This is American Conservatory Theatre’s Geary Theatre, one of downtown San Francisco’s cultural and historical treasures. It was destroyed by the 1989 earthquake and remained closed until 1996. When it reopened, the building had received a much needed renovation that went beyond just repairing the damage done by the earthquake.
The Geary has never been one of my favorite spaces in which to see a show. The house is not terribly deep, and with four balconies, the folks on the top levels often have a hard time hearing the player’s voices. I saw an ACT production of Sophie Treadwell’s Machinal there recently and couldn’t hear a thing. The seats are narrow, the aisles likewise. Even so, it’s a beautiful space.
Anyway, back to the auditions. To the uninitiated, the scene at A.C.T. must have seemed like a Twilight Zone episode. So many actors, each with their own preparatory ritual. To oneself, it’s a perfectly natural thing, but to everyone else it’s a freak show in progress.
My first year auditioning for grad school, I got into a conversation with another auditionee about the absurdity of what we were doing. It was one of those moments of self-realization, and we both had it at the same time. You have to laugh at yourself when you realize what you do on this earth sometimes.
He said, “Yeah, this would make a good subject for a play–all about getting into grad school: the expenses, the odds, the travel, the rejection, the acceptance, the weirdoes, the whole bit.”
The name, of course, was obvious: “30 Grant Ave” It’s the address of the building in San Francisco where the major programs hold their west coast auditions. It’s also where ACT’s offices are located. Anyway, I told myself that someday I’d write 30 Grant Ave, even if no one else ever read it. They say you should write about what you know. And after four years, I know 30 Grant pretty well.
So to answer the inevitable question “how did it go?”, the straight answer is “I don’t know”. All I can say is that I delivered the work that Martha and I prepared. That’s what I went there to do. I put forth my best effort. If I get in, great. If not, I’ll have no regrets about it. The minute the audition is over I try to forget about it. Several schools did ask to see additional work (i.e. a third monologue) and a song, which I took as a good sign.

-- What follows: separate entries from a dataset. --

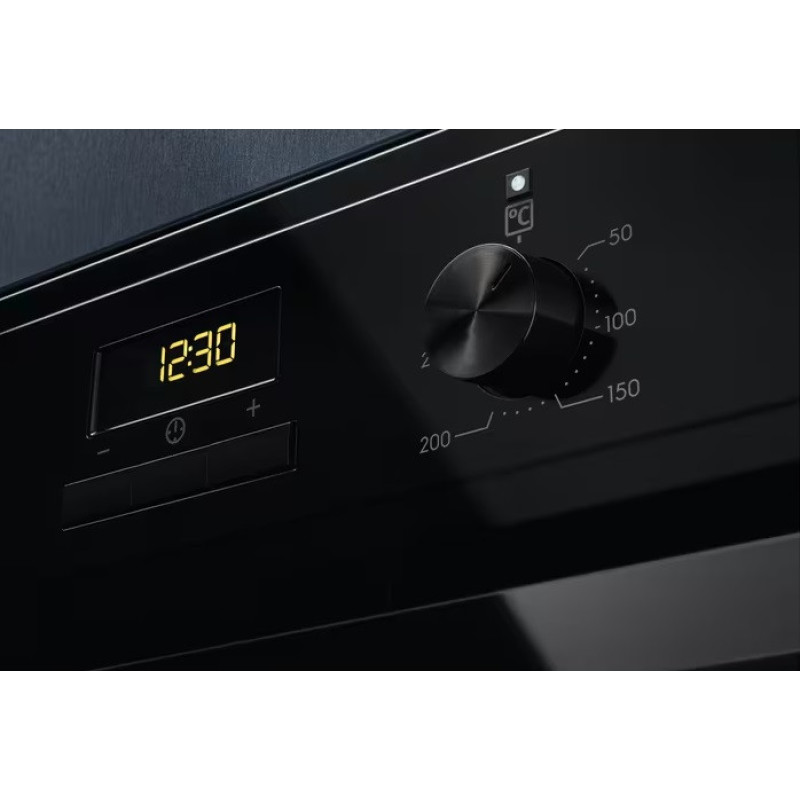 Electrolux Духовой шкаф электрический, 65л, A, дисплей, конвекция, телескопические направляющие, черный (EOF3H50BK)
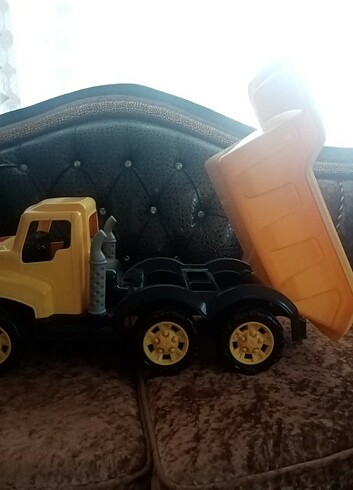  Damperli büyük boy oyuncak kamyon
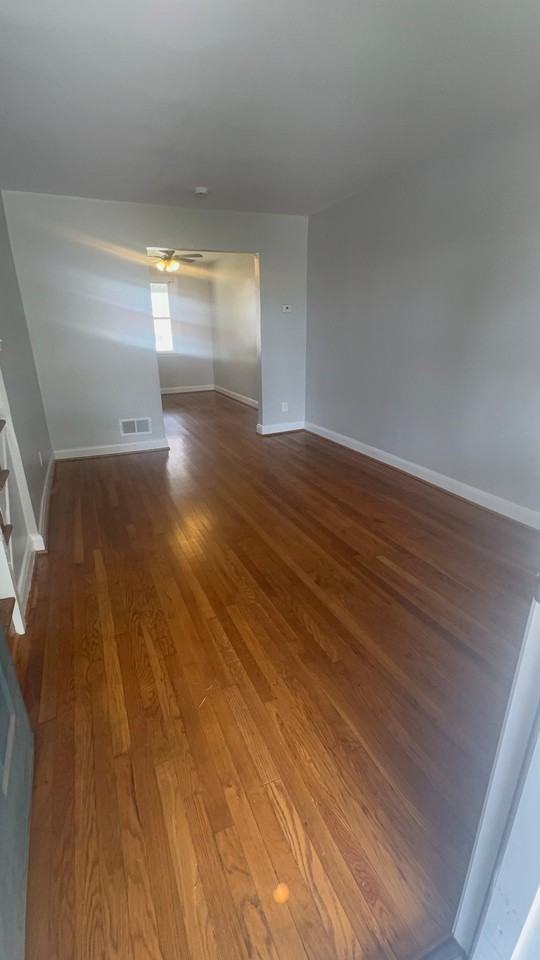 6102 Cardiff Ave - Photo 2 of 19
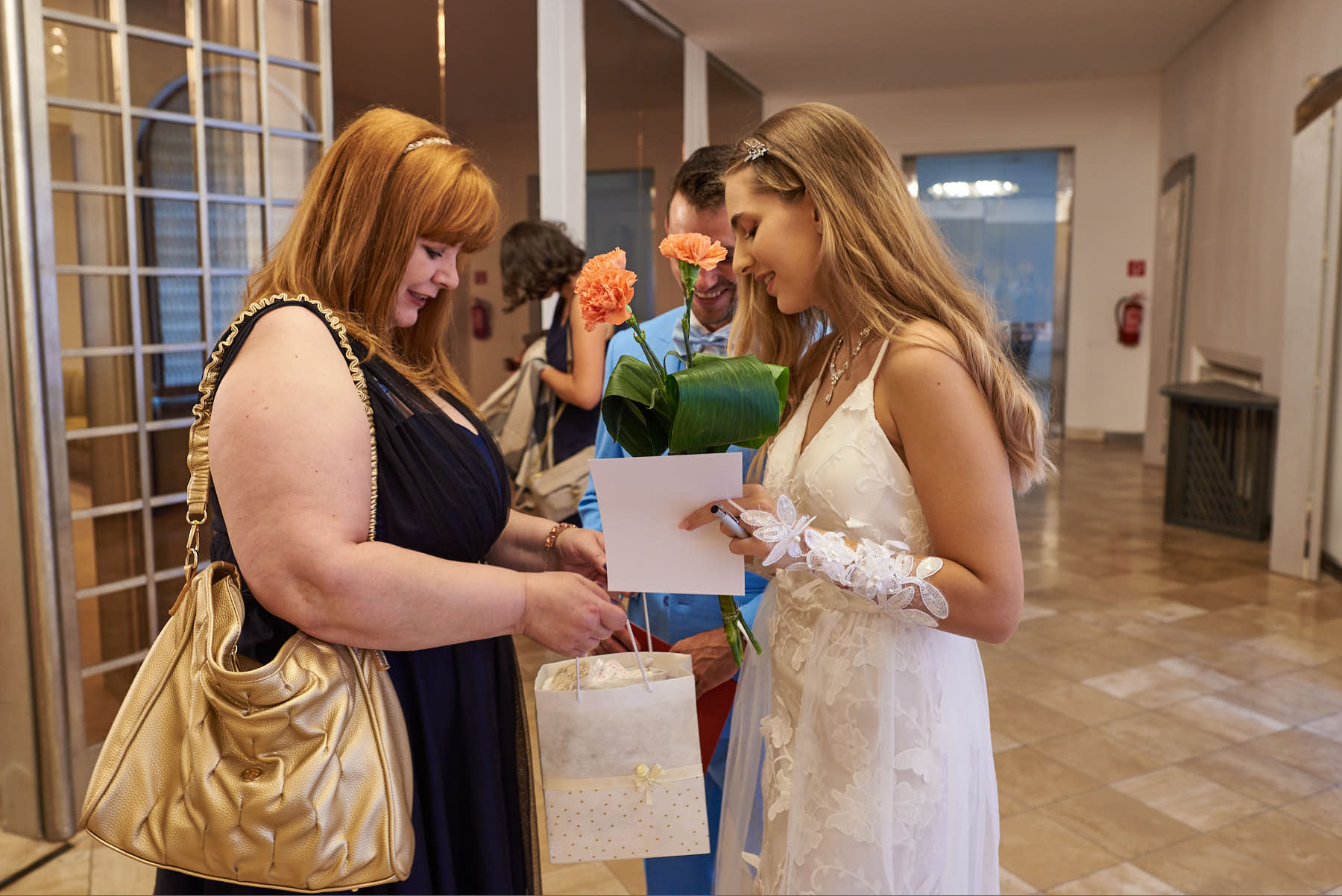 Lindas Mutter Barbara, Manuel und Linda | Linda's mother Barbara, Manuel and Linda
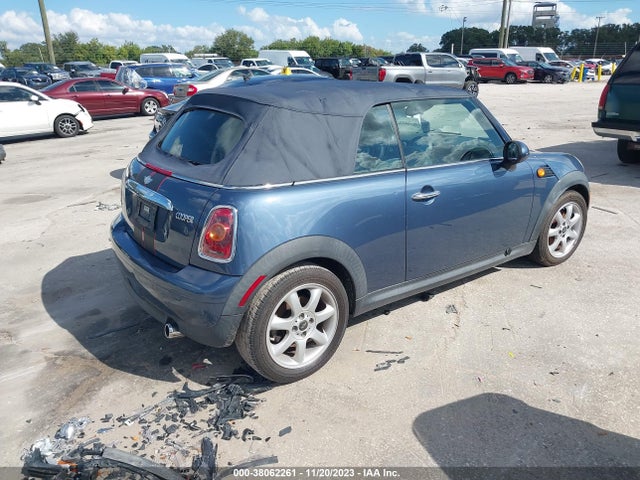 2010 MINI COOPER WMWMR3C51ATU97511 Photo 3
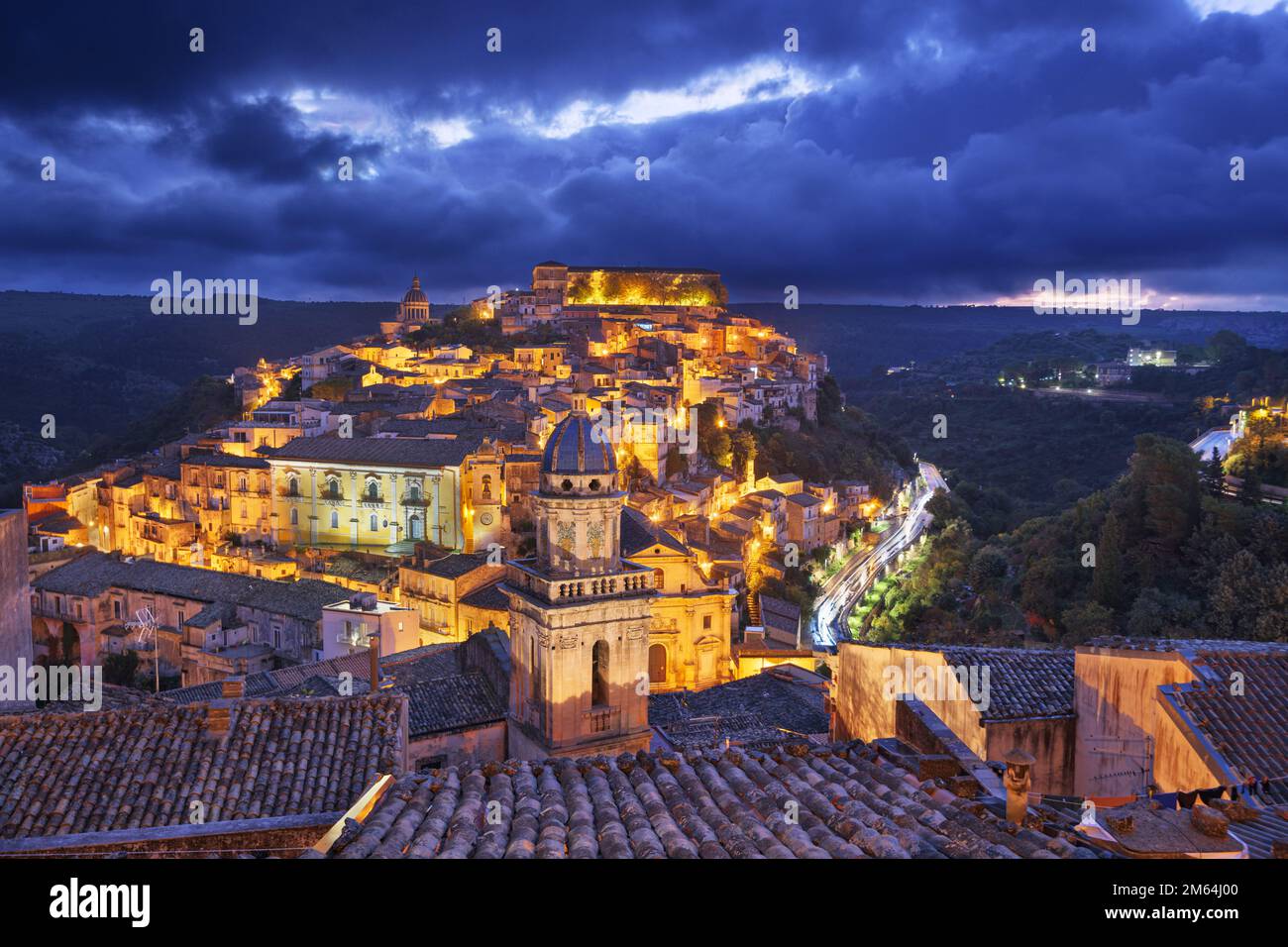 Ragusa Ibla, Italien, Blick auf die Stadt bei Dämmerung in Sizilien. Stockfoto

The results of these auditions are somewhat random, as I see it. All you need is to have the person you’re auditioning for wake up on the wrong side of the bed that day and you can kiss your chances of getting in goodbye. There are just too many people. If they need more diversity, or more females, or a specific look for some show they’re doing in the upcoming season, that’s what they’ll go for. Talent certainly plays a role, of course. But talent alone does not dictate who will be accepted.
After the auditions were finished for the day, I had dinner at a little Italian restaurant next to the hotel. The waitress was pretty hip–she gave me the names of a couple of swing clubs in town. So after dinner I hopped a cab over to North Beach to dance at a club called the Highball Lounge.
Can you say “out of your league”? Well I said it several times while I was there. The Highball Lounge looked more like a movie set than a club; it seemed everyone on the floor was a professional dancer. While highly entertaining and educational to watch, actually going out to join the talent pool was pretty intimidating. But I’m proud to say I did. Talk about baptism by fire. They were mixing every style from Charleston to some Latin stuff in with the swing. My favorite was watching the lesbian couples dance. They were good, although as Seinfeld once quipped, it must have been hard figuring out who would lead.
I also did a bit of shopping at an upscale leather store on Market Street. My old leather jacket was purchased in 1989 when I was about 15 lbs lighter. It still fits, but it’s not as comfortable as it was in days of yore, so I don’t wear it as often.
The coolest experience of the whole trip? I bought a hot dog from a stand on the corner of Market and Grant. I felt so urban. It may not sound like much, but remember, I’m from Irvine. The closest thing we have to an authentic hot dog stand is the cartoon swan which gets roasted during Carmina Burana.